Exercise objective
Retype the lines below exactly, but only those from the line that has "Do NOT over-tension adjustment tension screw." through the line that has "CHERY - 481H-1014019". Omit every picture.

Provided information
=-=-=-=-=

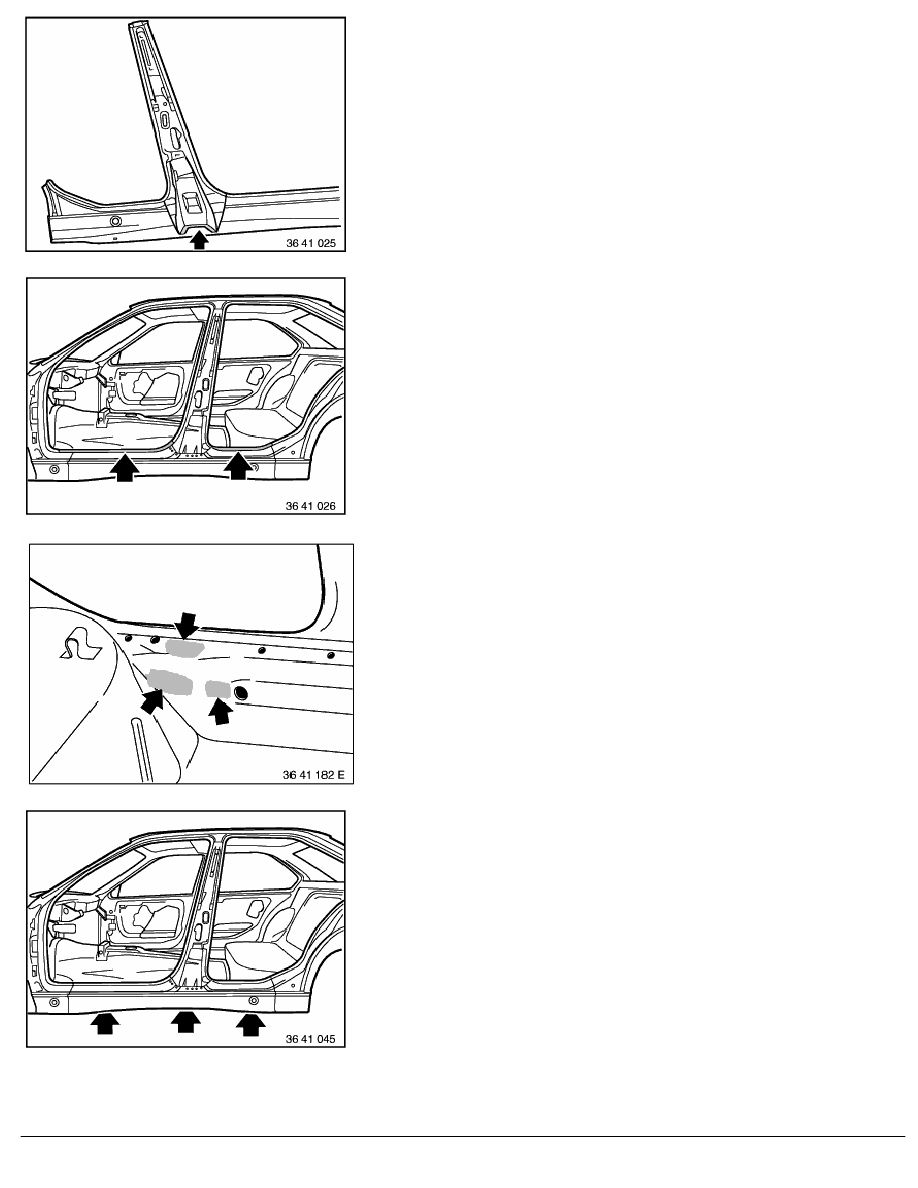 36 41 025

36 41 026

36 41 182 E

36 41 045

=-=-=-=-=

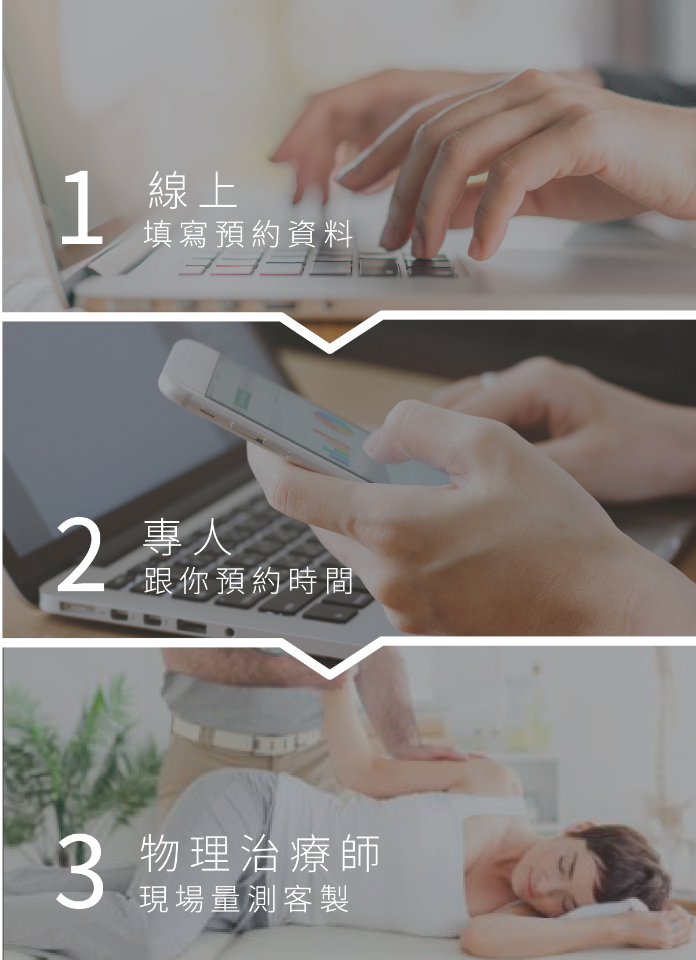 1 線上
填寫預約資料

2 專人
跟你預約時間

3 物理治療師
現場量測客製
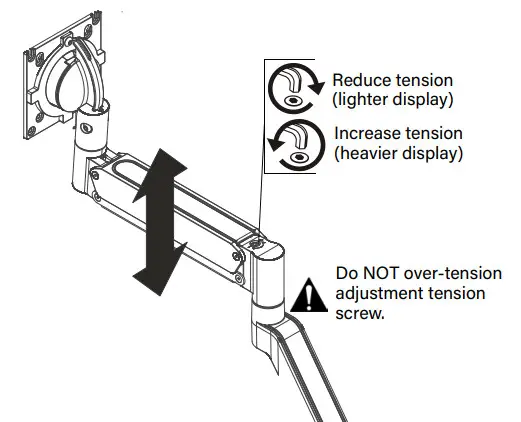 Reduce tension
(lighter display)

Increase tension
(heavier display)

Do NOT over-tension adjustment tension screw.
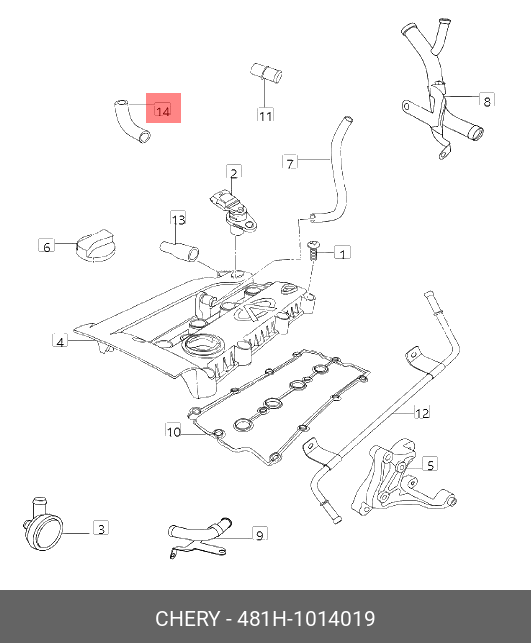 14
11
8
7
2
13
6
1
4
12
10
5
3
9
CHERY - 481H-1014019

=-=-=-=-=

Result of this exercise
Do NOT over-tension adjustment tension screw.
 14
11
8
7
2
13
6
1
4
12
10
5
3
9
CHERY - 481H-1014019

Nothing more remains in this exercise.